I do agree with Rather that today's journalists have no guts, and that is because politicians have bent TV journalism to suit their wills. And I think that if there does exist a liberal bias in TV news, then it has evolved to reflect this as well. For instance, it has recently become known that Walter Cronkite was way more unabashedly liberal than anyone could have imagined. He used his liberal bias to actually ask tough questions of politicians with whom he disagreed. Now, many journalists like the majority of those on CNN use their liberal bias to ask stupid, uninformative "gotcha" questions just to make conservative politicians look bad to boost ratings; for a concrete example, see Wolf Blitzer trying to trap Mitt Romney a few months ago by asking him really silly questions about the movie The Hunger Games.

But the bigger question is, can politicians bend the Internet similarly to TV and print media? I think not. The Internet really is fundamentally different from TV and print media because it is a two-way medium, whereas TV and print are one-way media. Hence, TV and print can be used as mouthpieces for politicians or journalists with an agenda, and no one can really do anything about that except for perhaps writing letters to the editor. The Internet has a far more diverse set of viewpoints than TV and print could ever have just because it is open to anyone and everyone to publish anything and everything, rather than being restricted to a particular set of journalists. I mean, the fact that I can write this up on my own blog and have other people see it, leave their own comments, and possibly write their own blog posts in response rather than me simply disagreeing in my own head after watching that interview on TV shows how truly different the Internet is. Sure, politicians could manipulate the New York Times, the Washington Post, and other mainstream news publications that have online sites, but they can't possibly begin to manipulate every single online news source out there, because so many of them are from alternative, nontraditional sources of news.

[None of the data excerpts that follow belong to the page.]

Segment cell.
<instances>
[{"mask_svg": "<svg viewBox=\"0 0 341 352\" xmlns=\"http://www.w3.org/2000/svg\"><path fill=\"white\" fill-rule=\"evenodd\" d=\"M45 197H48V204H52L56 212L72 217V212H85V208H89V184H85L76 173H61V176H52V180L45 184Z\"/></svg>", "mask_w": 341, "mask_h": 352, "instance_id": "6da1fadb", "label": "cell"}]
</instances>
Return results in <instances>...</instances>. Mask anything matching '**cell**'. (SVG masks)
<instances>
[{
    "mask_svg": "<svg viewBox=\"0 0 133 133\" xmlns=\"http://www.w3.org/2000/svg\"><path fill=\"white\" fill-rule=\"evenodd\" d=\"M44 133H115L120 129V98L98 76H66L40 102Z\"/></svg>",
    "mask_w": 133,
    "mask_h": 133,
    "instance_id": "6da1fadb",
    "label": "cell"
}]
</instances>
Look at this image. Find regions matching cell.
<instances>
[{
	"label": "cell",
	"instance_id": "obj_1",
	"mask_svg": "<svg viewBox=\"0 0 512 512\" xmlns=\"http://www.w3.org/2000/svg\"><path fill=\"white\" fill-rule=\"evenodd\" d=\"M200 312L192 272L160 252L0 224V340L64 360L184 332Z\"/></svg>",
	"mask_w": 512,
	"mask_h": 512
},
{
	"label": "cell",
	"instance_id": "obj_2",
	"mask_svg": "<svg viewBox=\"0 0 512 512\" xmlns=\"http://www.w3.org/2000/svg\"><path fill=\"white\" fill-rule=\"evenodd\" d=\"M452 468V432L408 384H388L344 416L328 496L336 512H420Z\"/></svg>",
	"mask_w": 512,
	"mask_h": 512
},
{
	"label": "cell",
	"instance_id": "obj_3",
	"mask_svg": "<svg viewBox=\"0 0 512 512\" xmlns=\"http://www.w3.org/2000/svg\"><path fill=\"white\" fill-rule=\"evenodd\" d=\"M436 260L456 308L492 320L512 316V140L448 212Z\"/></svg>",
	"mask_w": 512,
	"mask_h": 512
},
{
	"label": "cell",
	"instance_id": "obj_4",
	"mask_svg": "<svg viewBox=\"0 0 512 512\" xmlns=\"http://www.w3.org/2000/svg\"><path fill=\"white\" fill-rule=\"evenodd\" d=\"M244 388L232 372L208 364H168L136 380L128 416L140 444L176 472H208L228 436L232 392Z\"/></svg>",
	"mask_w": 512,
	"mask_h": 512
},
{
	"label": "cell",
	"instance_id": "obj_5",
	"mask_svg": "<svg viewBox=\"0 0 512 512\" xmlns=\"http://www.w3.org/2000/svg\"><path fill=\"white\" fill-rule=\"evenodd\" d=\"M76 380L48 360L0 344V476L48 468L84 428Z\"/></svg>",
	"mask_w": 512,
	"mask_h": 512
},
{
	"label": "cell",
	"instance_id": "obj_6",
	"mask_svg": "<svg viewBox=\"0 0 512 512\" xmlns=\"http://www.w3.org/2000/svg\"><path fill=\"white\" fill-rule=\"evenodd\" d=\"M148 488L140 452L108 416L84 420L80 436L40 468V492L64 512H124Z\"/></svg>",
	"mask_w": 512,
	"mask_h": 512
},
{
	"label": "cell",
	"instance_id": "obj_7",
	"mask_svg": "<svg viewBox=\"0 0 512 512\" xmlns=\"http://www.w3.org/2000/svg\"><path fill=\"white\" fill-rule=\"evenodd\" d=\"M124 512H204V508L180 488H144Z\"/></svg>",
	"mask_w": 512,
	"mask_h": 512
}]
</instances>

I think the best example of how politicians will continue to be powerless against the Internet until they have a deep working understanding of how it works comes in the SOPA debate that happened many months ago. There, politicians seemed to take pride in their ignorance of how the Internet works, and for once, that totally backfired on their efforts to massively censor it. The traditional news sources by and large simply parroted the words coming out of politicians' mouths about SOPA, but people knew better that time because the tech companies (of all sizes) behind the websites people use frequently showed exactly why SOPA would be so harmful. Furthermore, alternative news sources, especially technology-related news sites that were not beholden to any politicians or political parties, had excellent news pieces about why SOPA would severely curtail the goings-on of the Internet. Through these efforts, thousands upon thousands of people petitioned Congress and the President to stop SOPA, and only after politicians realized the magnitude of the backlash did SOPA and PIPA stall and die.

Another way that politicians will never be able to outsmart the Internet lies in the Streisand effect. Most Internet users route around restrictions by any means possible on the Internet. Before the Internet, if a politician said or did something controversial or embarrassing, that politician could hope to survive politically by manipulating the TV and print news media to downplay its significance or, more directly, expunge mentions of the incident from the media. Now, however, if a politician tries that and attempts to remove controversial or embarrassing material from the Internet, users will simply copy and reupload said material elsewhere. The name for the term comes from the time when Barbra Streisand's house was accidentally shown in some news piece. When Streisand tried to have it removed from the Internet, users simply copied and uploaded that picture to even more news sites, so the effort to have it removed was completely counterproductive in that it had the exact opposite effect of what was intended. Thus, as long as politicians believe that they can manipulate the Internet in the same way that they have manipulated TV and print news media, the Internet will always outsmart politicians.